Da kann es durchaus sinnvoll sein, mal ein Jahr in den Sand zu setzen. Und es schadet sicher nicht, wenn dann auch in vielleicht noch ganz guten Fächern ein Jahr wiederholt werden muss. Auf die braucht sich der/die Schüler/in dann nicht so zu konzentieren und kann dafür in den schlechteren Fächern kräftig aufholen. Vorausgesetzt, die o. g. Phase ist wieder einigermaßen durch.

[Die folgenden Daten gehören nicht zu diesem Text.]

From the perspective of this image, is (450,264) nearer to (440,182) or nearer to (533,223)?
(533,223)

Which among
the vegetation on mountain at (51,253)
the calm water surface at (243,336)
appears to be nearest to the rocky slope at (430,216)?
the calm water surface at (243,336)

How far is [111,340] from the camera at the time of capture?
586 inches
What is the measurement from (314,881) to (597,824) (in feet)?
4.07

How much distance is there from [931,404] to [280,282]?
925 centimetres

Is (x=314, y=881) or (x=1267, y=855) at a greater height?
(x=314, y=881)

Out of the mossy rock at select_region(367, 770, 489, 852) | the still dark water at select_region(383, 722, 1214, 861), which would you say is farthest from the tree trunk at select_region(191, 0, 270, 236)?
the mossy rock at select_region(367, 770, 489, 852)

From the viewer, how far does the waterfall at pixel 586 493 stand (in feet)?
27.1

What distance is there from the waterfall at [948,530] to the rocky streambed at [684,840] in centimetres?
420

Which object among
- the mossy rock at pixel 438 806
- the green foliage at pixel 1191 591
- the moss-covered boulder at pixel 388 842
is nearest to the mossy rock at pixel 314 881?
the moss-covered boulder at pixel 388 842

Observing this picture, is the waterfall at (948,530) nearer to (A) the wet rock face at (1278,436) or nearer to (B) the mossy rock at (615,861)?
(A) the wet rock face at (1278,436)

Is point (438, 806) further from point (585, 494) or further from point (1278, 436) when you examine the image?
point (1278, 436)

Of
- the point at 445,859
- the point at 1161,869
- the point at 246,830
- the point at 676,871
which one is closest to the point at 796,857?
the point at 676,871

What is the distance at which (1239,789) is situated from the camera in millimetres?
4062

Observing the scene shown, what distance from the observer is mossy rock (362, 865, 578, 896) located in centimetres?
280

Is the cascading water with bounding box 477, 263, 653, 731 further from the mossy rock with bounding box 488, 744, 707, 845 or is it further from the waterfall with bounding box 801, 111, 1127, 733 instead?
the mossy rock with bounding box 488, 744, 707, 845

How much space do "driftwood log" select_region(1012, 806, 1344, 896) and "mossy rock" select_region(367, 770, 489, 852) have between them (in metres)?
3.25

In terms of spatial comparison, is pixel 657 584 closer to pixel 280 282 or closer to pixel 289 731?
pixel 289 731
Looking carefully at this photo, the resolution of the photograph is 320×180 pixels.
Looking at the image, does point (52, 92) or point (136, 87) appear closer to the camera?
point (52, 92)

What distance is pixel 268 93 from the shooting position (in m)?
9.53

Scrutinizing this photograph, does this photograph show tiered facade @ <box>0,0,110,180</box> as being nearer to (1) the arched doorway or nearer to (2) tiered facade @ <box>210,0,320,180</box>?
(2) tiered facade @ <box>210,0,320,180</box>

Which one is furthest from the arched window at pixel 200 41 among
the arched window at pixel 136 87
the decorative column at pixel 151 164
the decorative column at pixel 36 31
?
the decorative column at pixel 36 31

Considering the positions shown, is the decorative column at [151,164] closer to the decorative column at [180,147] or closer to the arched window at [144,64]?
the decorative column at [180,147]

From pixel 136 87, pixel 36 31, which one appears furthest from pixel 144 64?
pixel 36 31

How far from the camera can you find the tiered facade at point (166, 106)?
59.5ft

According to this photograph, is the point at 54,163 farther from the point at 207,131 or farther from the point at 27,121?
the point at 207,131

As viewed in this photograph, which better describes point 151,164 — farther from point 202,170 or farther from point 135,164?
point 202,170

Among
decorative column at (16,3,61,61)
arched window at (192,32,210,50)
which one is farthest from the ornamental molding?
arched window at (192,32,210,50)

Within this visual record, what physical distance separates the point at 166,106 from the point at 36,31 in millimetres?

Allein die Androhung zum Halbjahr oder vor dem letzten Drittel eines Schuljahres hat schon so manchen Schüler dazu motiviert, nun doch endlich mit zu machen, um die Kurve noch zu kriegen und viele schaffen es dann auch. Durch erhöhten Lerneinsatz und ein wenig Entgegenkommen der Lehrer stellen sich dann plötzlich ungeahnte Erfolgserlebnisse ein, die weiter motivieren. Ohne diese "Sanktion" wäre dieser Anreiz weg.
Außerdem: Manche Schüler sind aufgrund ihres Alters vielleicht in ihrem Jahrgang überfordert und tun sich in einem 1 Jahr späteren plötzlich viel leichter. Hier kann oft fehlgeleiteter Ehrgeiz der Eltern, die bei der Einschulung nicht erkannten, dass ihr Sprössling noch nicht so weit ist, wieder korrigiert werden.